Please switch "proximity" to "nearness" in everything from the line containing "Which is further" down to the line containing "the green coastal vegetation at pixel 186 44 →", and return only those lines with nothing else changed.

= MATERIAL PROVIDED =
####

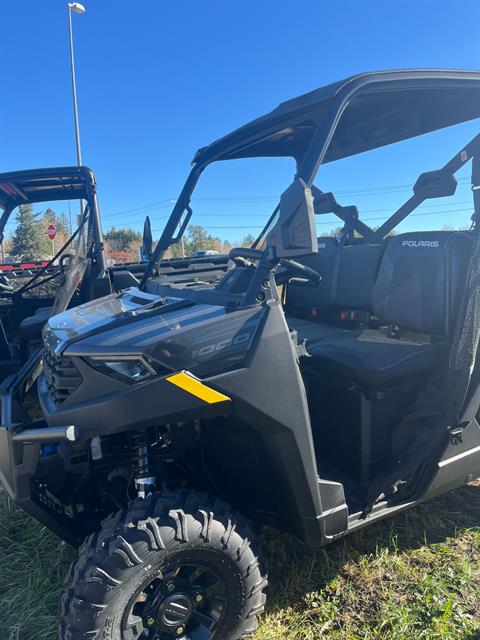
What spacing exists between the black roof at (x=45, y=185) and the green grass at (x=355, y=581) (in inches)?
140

####

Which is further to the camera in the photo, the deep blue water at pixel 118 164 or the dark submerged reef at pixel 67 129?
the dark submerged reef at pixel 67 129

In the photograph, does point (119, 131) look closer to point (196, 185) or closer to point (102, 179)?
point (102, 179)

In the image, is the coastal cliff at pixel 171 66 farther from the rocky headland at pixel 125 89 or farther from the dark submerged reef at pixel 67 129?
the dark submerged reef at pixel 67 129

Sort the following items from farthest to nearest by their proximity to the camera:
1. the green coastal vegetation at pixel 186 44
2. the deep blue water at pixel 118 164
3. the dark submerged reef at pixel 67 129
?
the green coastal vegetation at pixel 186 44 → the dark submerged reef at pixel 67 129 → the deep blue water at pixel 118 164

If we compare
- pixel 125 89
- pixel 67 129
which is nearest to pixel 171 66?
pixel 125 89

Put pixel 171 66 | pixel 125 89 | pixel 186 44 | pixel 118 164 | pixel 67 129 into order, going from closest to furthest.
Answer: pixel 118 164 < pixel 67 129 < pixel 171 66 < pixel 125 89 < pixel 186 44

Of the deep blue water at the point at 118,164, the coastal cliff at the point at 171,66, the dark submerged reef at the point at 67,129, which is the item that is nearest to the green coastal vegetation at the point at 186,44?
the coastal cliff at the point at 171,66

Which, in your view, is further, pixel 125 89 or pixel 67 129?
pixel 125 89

####

= ANSWER TO THE EXERCISE =
Which is further to the camera in the photo, the deep blue water at pixel 118 164 or the dark submerged reef at pixel 67 129?
the dark submerged reef at pixel 67 129

In the photograph, does point (119, 131) look closer to point (196, 185) or closer to point (102, 179)?
point (102, 179)

In the image, is the coastal cliff at pixel 171 66 farther from the rocky headland at pixel 125 89 or farther from the dark submerged reef at pixel 67 129?
the dark submerged reef at pixel 67 129

Sort the following items from farthest to nearest by their nearness to the camera:
1. the green coastal vegetation at pixel 186 44
2. the deep blue water at pixel 118 164
3. the dark submerged reef at pixel 67 129
?
the green coastal vegetation at pixel 186 44 → the dark submerged reef at pixel 67 129 → the deep blue water at pixel 118 164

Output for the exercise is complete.